**What is asked:** Rewrite these records with every "camera" switched to "viewer", leaving everything else unchanged.

# start of Listed entries

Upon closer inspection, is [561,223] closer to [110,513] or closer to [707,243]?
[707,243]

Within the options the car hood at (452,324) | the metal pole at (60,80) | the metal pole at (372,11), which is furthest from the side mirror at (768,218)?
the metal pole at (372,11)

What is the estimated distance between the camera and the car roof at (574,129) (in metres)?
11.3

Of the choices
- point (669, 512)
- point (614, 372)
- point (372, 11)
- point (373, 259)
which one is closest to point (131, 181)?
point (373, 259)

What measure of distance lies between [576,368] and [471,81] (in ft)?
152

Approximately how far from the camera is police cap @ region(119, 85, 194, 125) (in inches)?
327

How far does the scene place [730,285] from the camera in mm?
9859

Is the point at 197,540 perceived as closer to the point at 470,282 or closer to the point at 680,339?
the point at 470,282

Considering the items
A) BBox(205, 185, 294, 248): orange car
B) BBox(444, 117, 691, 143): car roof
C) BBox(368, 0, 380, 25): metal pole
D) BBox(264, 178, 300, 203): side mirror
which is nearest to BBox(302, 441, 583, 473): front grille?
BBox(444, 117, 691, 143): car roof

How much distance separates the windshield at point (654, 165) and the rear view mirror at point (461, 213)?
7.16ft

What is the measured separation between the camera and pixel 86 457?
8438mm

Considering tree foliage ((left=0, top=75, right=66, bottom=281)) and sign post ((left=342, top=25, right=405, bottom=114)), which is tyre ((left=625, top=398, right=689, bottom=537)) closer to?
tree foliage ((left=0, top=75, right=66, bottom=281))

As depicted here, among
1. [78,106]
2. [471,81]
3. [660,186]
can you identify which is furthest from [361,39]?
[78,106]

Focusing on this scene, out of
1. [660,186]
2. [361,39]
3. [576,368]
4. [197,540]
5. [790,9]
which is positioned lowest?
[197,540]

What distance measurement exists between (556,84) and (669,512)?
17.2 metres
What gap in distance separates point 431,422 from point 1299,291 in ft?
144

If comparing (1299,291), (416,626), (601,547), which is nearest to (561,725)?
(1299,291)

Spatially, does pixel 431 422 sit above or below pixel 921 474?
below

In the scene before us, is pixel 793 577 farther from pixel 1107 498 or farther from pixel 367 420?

# end of Listed entries

**Task result:**
Upon closer inspection, is [561,223] closer to [110,513] or closer to [707,243]?
[707,243]

Within the options the car hood at (452,324) | the metal pole at (60,80) | the metal pole at (372,11), which is furthest from the side mirror at (768,218)?
the metal pole at (372,11)

What is the estimated distance between the viewer and the car roof at (574,129) (in metres)?
11.3

Of the choices
- point (669, 512)
- point (614, 372)
- point (372, 11)
- point (373, 259)
which one is closest to point (131, 181)?
point (373, 259)

What measure of distance lies between [576,368] and [471,81] (in ft)?
152

Approximately how far from the viewer is police cap @ region(119, 85, 194, 125) (in inches)?
327

How far does the scene place [730,285] from the viewer in mm?
9859

Is the point at 197,540 perceived as closer to the point at 470,282 or closer to the point at 680,339?
the point at 470,282

Considering the items
A) BBox(205, 185, 294, 248): orange car
B) BBox(444, 117, 691, 143): car roof
C) BBox(368, 0, 380, 25): metal pole
D) BBox(264, 178, 300, 203): side mirror
which is nearest to BBox(302, 441, 583, 473): front grille?
BBox(444, 117, 691, 143): car roof

How much distance separates the windshield at point (654, 165) and the rear view mirror at point (461, 213)?
7.16ft

What is the measured separation between the viewer and pixel 86 457?
8438mm

Considering tree foliage ((left=0, top=75, right=66, bottom=281)) and sign post ((left=342, top=25, right=405, bottom=114)), which is tyre ((left=625, top=398, right=689, bottom=537)) closer to?
tree foliage ((left=0, top=75, right=66, bottom=281))

As depicted here, among
1. [78,106]
2. [471,81]
3. [660,186]
can you identify which is furthest from [361,39]?
[78,106]

Focusing on this scene, out of
1. [660,186]
2. [361,39]
3. [576,368]
4. [197,540]
5. [790,9]
which is positioned lowest?
[197,540]

What distance measurement exists between (556,84) and (669,512)?
17.2 metres
What gap in distance separates point 431,422 from point 1299,291 in ft?
144

If comparing (1299,291), (416,626), (601,547), which is nearest to (561,725)?
(1299,291)

Spatially, does pixel 431 422 sit above or below pixel 921 474?
below

In the scene before us, is pixel 793 577 farther from pixel 1107 498 or farther from pixel 367 420?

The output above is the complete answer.